** start of RECORDS FOR THIS EXERCISE **

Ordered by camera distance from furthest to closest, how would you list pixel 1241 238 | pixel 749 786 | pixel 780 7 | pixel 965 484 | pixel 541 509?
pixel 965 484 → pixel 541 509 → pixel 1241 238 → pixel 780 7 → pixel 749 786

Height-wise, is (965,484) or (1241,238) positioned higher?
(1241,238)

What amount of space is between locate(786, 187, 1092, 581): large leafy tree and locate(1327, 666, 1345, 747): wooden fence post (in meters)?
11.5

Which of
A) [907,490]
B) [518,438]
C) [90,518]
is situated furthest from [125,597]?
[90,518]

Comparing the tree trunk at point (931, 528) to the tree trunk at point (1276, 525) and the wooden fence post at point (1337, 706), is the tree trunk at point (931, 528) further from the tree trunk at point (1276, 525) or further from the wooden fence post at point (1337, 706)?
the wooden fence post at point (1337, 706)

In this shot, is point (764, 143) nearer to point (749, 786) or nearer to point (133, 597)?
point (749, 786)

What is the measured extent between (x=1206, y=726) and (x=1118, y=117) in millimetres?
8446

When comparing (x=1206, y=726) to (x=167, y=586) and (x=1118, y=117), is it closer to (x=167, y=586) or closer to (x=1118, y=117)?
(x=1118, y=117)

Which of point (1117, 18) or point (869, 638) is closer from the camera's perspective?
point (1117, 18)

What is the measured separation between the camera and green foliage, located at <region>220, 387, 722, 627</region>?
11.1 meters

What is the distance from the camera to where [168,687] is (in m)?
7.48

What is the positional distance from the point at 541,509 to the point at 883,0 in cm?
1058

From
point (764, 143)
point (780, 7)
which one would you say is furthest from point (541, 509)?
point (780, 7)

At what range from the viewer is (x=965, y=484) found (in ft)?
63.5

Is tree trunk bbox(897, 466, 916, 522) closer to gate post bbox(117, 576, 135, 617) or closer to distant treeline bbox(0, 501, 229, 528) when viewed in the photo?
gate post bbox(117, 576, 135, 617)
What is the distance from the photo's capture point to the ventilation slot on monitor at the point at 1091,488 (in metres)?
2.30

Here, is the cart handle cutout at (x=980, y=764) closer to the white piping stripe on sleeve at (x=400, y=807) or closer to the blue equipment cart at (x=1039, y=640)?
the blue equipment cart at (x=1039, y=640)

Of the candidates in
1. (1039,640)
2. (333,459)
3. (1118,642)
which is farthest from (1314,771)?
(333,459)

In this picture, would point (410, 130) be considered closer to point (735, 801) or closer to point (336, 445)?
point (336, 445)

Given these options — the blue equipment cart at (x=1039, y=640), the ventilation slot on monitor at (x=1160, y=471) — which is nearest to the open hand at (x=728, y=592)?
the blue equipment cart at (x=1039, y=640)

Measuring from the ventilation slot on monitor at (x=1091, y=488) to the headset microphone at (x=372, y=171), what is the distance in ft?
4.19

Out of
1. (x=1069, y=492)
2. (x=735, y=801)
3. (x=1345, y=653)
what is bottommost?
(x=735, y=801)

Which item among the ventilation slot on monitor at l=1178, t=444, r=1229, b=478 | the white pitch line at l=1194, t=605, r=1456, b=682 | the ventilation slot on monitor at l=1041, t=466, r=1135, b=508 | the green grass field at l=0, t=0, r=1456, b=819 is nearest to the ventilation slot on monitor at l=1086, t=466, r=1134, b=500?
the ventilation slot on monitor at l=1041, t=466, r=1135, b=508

** end of RECORDS FOR THIS EXERCISE **

§ DESCRIPTION OF THE TASK
Copy every one of the records above word for word, with no changes.

§ FINISHED ANSWER
Ordered by camera distance from furthest to closest, how would you list pixel 1241 238 | pixel 749 786 | pixel 780 7 | pixel 965 484 | pixel 541 509?
pixel 965 484 → pixel 541 509 → pixel 1241 238 → pixel 780 7 → pixel 749 786

Height-wise, is (965,484) or (1241,238) positioned higher?
(1241,238)

What amount of space is between locate(786, 187, 1092, 581): large leafy tree and locate(1327, 666, 1345, 747): wooden fence post (in meters)?
11.5

Which of
A) [907,490]
B) [518,438]
C) [90,518]
is situated furthest from [125,597]?
[90,518]

Comparing the tree trunk at point (931, 528) to the tree trunk at point (1276, 525) and the wooden fence post at point (1337, 706), is the tree trunk at point (931, 528) further from the tree trunk at point (1276, 525) or further from the wooden fence post at point (1337, 706)?
the wooden fence post at point (1337, 706)

In this shot, is point (764, 143) nearer to point (749, 786) or nearer to point (133, 597)?
point (749, 786)

What is the measured extent between (x=1206, y=726) and (x=1118, y=117) in millimetres?
8446

When comparing (x=1206, y=726) to (x=167, y=586) and (x=1118, y=117), is it closer to (x=167, y=586) or closer to (x=1118, y=117)?
(x=1118, y=117)

Which of point (1117, 18) or point (869, 638) is closer from the camera's perspective?
point (1117, 18)

What is the measured separation between the camera and green foliage, located at <region>220, 387, 722, 627</region>?
11.1 meters

What is the distance from the camera to where [168,687] is (in m)?
7.48

What is the positional distance from the point at 541,509 to the point at 883,0 in cm?
1058

From
point (764, 143)
point (780, 7)
which one would you say is furthest from point (541, 509)?
point (780, 7)

At what range from the viewer is (x=965, y=484) found (in ft)?
63.5

Is tree trunk bbox(897, 466, 916, 522) closer to gate post bbox(117, 576, 135, 617) or closer to distant treeline bbox(0, 501, 229, 528) when viewed in the photo?
gate post bbox(117, 576, 135, 617)
What is the distance from the photo's capture point to the ventilation slot on monitor at the point at 1091,488 (in metres)?
2.30

Here, is the cart handle cutout at (x=980, y=764) closer to the white piping stripe on sleeve at (x=400, y=807) or closer to the blue equipment cart at (x=1039, y=640)?
the blue equipment cart at (x=1039, y=640)

Of the candidates in
1. (1039,640)
2. (333,459)
3. (1118,642)
which is farthest from (1314,771)?
(333,459)

In this picture, would point (410, 130) be considered closer to point (735, 801) or closer to point (336, 445)?
point (336, 445)

Given these options — the blue equipment cart at (x=1039, y=640), the ventilation slot on monitor at (x=1160, y=471) — which is nearest to the open hand at (x=728, y=592)?
the blue equipment cart at (x=1039, y=640)

Measuring from the ventilation slot on monitor at (x=1091, y=488) to the headset microphone at (x=372, y=171), what is the distance in ft?
4.19

Out of
1. (x=1069, y=492)
2. (x=735, y=801)
3. (x=1345, y=653)
what is bottommost?
(x=735, y=801)

Which item among the ventilation slot on monitor at l=1178, t=444, r=1229, b=478 | the white pitch line at l=1194, t=605, r=1456, b=682 | the ventilation slot on monitor at l=1041, t=466, r=1135, b=508 | the green grass field at l=0, t=0, r=1456, b=819 is nearest to the ventilation slot on monitor at l=1086, t=466, r=1134, b=500?
the ventilation slot on monitor at l=1041, t=466, r=1135, b=508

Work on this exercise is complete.